It is now the Mohawk`s turn (Turn Two). Vidal chooses to hold his ground and fire his bows at my warriors. He fires the Striplings needing a two or less. They are +1 for firing at short range. However, they are now -1 for firing at concealed targets which leaves them as their regular CV which is two. His bow armed warbearer has the same modifiers but his CV is three. Vidal rolls two hits and under random determination all hits are done to the same target. Vidal rolls his damage and kills one of my striplings outright. This bow fire is becoming withering. The only time a Nerve Test (morale) can be caused by bow fire is if the Great Warrior is knocked down due to bow fire. This hasn`t occurred yet so no Nerve tests are required.

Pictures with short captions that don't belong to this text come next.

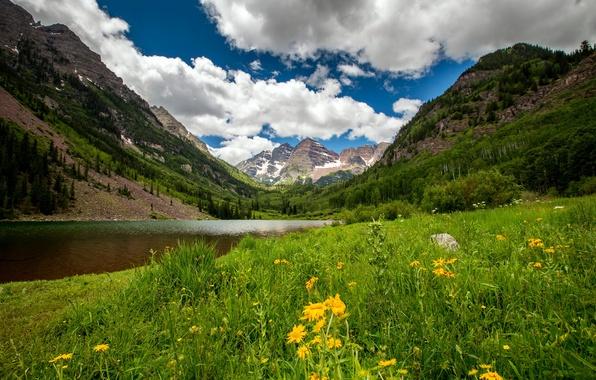 Картинка лес, трава, облака, деревья, цветы, горы, озеро, скалы, долина, США, Colorado, Ruby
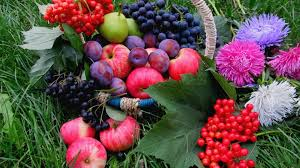 flowers and fruits flowers fruits wallpaper 77290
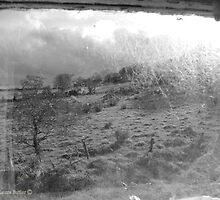 View through Veils - Cottage Window, County Antrim. by Laura Butler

In my Reaction phase to Vidal's move I activate my group rolling a five, exactly what I need against my Great Warriors CV of five. I cannot charge yet as I deem the distance is too great so I walk forward and fire my bows. Needing a two and a three I miss both dice throws.

In Vidal's final phase he again decides to fire his bows but no damage is done to my group. Ah perhaps the die has turned. Vidal is playing a cagey game. We are here to playtest the Close Combat rules and he is sticking to his bow fire. I believe I have thrown him off with my discussion about the new British 8th Army in Africa figures that Crucible Crush is working on.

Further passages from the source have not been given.